Can you imagine another community in which numerous residents could be convinced to drive a half hour and sit through hours of a public meeting just to put their thoughts on the record about libraries?
Sutton fielded enough people to speak in three-minute increments to fill an hour’s worth of the Mat-Su Borough Assembly’s time.
Listening to those residents, it’s not hard to see why. The library is a public meeting space. For children who wait to catch the bus there in the morning, it’s almost a day care. It’s a place to get needed government forms. It houses what is essentially a reading advocacy group that promotes literacy for the local elementary school. It’s a study hall for high school students. If you don’t have an Internet connection at home, as one can assume a lot of people in Sutton don’t, the library offers a connection to the world that is becoming increasingly vital. The library is an economic driver, attracting new residents to the area and boosting the tax base.
And, of course, it’s also a library — a place to get books, a place to learn.
An argument could be made, as Mat-Su Borough Assemblyman Warren Keogh did at a recent assembly meeting, that the building is the most important piece of infrastructure the borough owns along the Glenn Highway outside of Palmer.
It’s no wonder, then, that the community raised $30,000 on its own to build a new one since it became clear the old building is too small and too old.
So we praise the assembly for digging deep to find money to get the project to build a new library off the ground.
With any luck, this recognition of the importance of public libraries isn’t a one-time deal. The last time a new borough library went up was at least 10 years ago in Big Lake. Hopefully, the next new one will come sooner than a decade from now.
Wasilla, for instance, has needed a new building for years. Anyone who’s been there recently can see why. It’s a small, cramped space with a tiny, bizarrely situated parking lot.
The process in Wasilla seems a lot more complicated. There is a group advocating for a new building. The mayor at one time wanted to put it in the Meta Rose Square, but those plans fell through.
Palmer and Wasilla are also seemingly constantly battling for library funding. Just this year, the cities again threatened to charge nonresidents an annual fee to use the facilities. They even went so far as to threaten to say that if more money doesn’t come in they might have to close their doors.
It’s a nearly intractable problem since the borough needs to run its own libraries and isn’t exactly sitting on a pile of library cash.
And that’s yet another reason to be happy for Sutton; it managed to get a building project going even in a tough economic climate.

__Dataset excerpt__
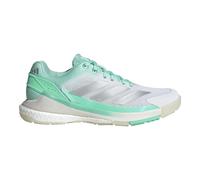 Adidas Crazyquick Boost Chaussures Padel Femmes 40 2/3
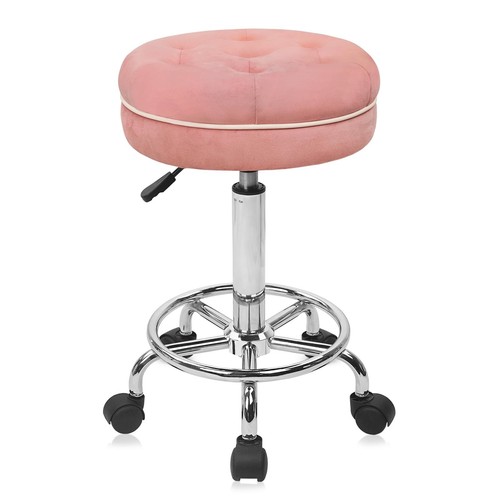 Klasika velet rolling bar - rolling,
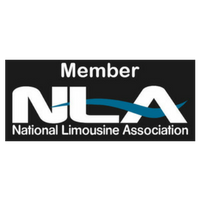 Member of the National Limousine Organization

__Directions__
• a. In the editorial on the Sutton library, the paragraph that begins "Listening to those residents" lists the roles the library plays. List each of them.
• b. Reproduce a passage from the editorial on the Sutton library, beginning at the words "An argument could" and ending after "outside of Palmer.".

__Solved tasks__
• a.
- A public meeting space
- Almost a day care for children who wait to catch the bus there in the morning
- A place to get needed government forms
- Home to a reading advocacy group that promotes literacy for the local elementary school
- A study hall for high school students
- A connection to the world for people without an Internet connection at home
- An economic driver that attracts new residents and boosts the tax base

• b.
An argument could be made, as Mat-Su Borough Assemblyman Warren Keogh did at a recent assembly meeting, that the building is the most important piece of infrastructure the borough owns along the Glenn Highway outside of Palmer.